There were 38 households, of which 23.7% had children under the age of 18 living with them, 50.0% were married couples living together, 5.3% had a female householder with no husband present, 5.3% had a male householder with no wife present, and 39.5% were non-families. 31.6% of all households were made up of individuals, and 13.1% had someone living alone who was 65 years of age or older. The average household size was 2.24 and the average family size was 2.91.
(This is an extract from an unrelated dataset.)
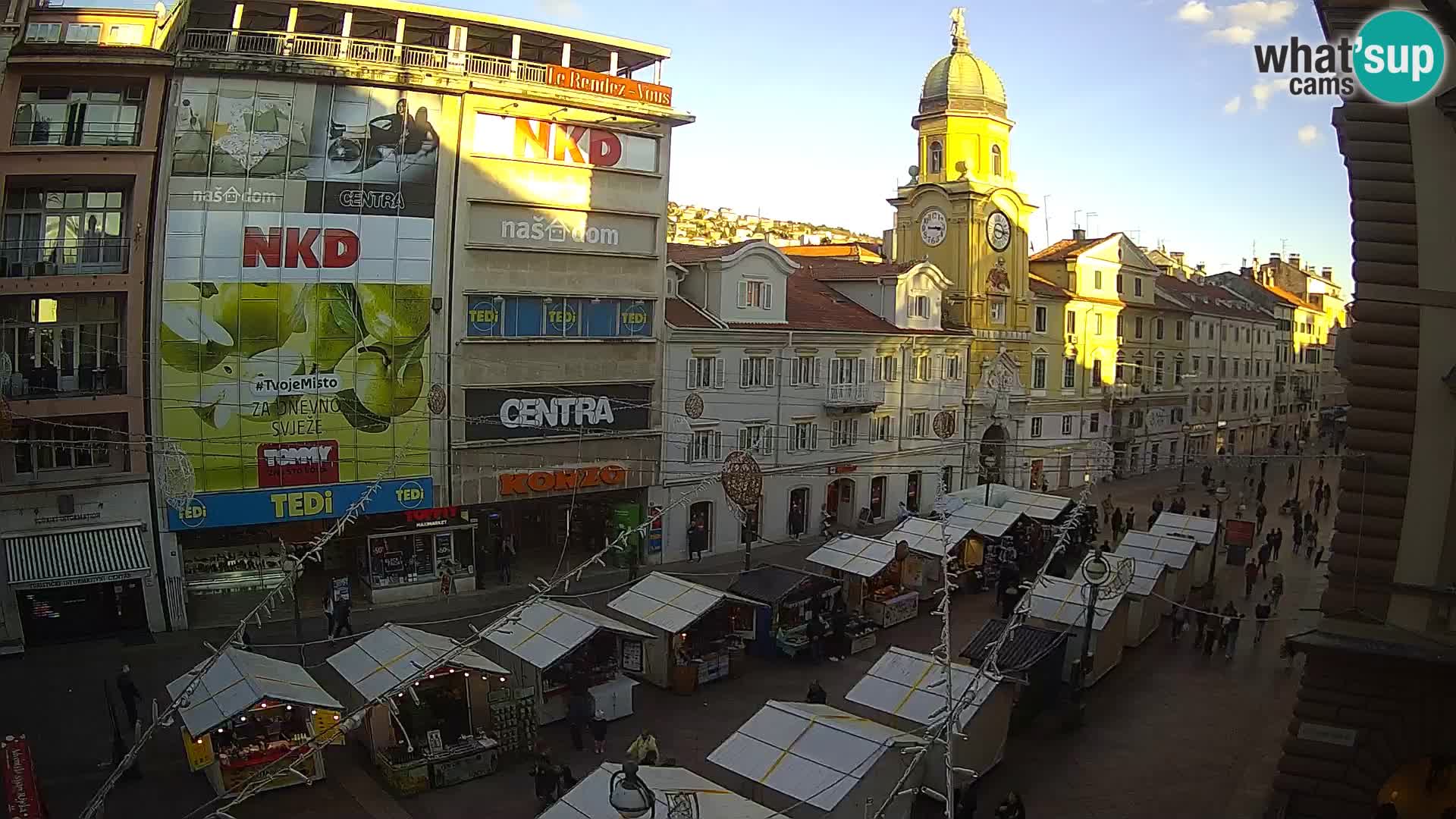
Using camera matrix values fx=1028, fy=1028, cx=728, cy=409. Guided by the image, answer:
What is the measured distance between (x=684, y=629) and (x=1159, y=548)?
15058 millimetres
The median age in the city was 45.5 years. 20% of residents were under the age of 18; 7.1% were between the ages of 18 and 24; 22.4% were from 25 to 44; 28.2% were from 45 to 64; and 22.4% were 65 years of age or older. The gender makeup of the city was 52.9% male and 47.1% female.

===2000 census===
As of the census of 2000, there were 108 people, 44 households, and 30 families residing in the city. The population density was 417.6 PD/sqmi. There were 53 housing units at an average density of 205.0 /sqmi. The racial makeup of the city was 99.07% White and 0.93% Native American.

There were 44 households, out of which 34.1% had children under the age of 18 living with them, 54.5% were married couples living together, 6.8% had a female householder with no husband present, and 31.8% were non-families. 25.0% of all households were made up of individuals, and 13.6% had someone living alone who was 65 years of age or older. The average household size was 2.45 and the average family size was 2.97.

In the city, the population was spread out, with 25.9% under the age of 18, 2.8% from 18 to 24, 38.0% from 25 to 44, 20.4% from 45 to 64, and 13.0% who were 65 years of age or older. The median age was 37 years. For every 100 females, there were 86.2 males. For every 100 females age 18 and over, there were 95.1 males.

The median income for a household in the city was $36,875, and the median income for a family was $39,375. Males had a median income of $31,250 versus $22,250 for females. The per capita income for the city was $14,327. There were 10.8% of families and 11.2% of the population living below the poverty line, including 14.6% of under eighteens and none of those over 64.

==Education==
The school district is LaMoure Public School District 8.

==Notable person==
- Frank J. Magill, United States Federal Court judge

==Climate==
This climatic region is typified by large seasonal temperature differences, with warm to hot (and often humid) summers and cold (sometimes severely cold) winters. According to the Köppen Climate Classification system, Verona has a humid continental climate, abbreviated "Dfb" on climate maps.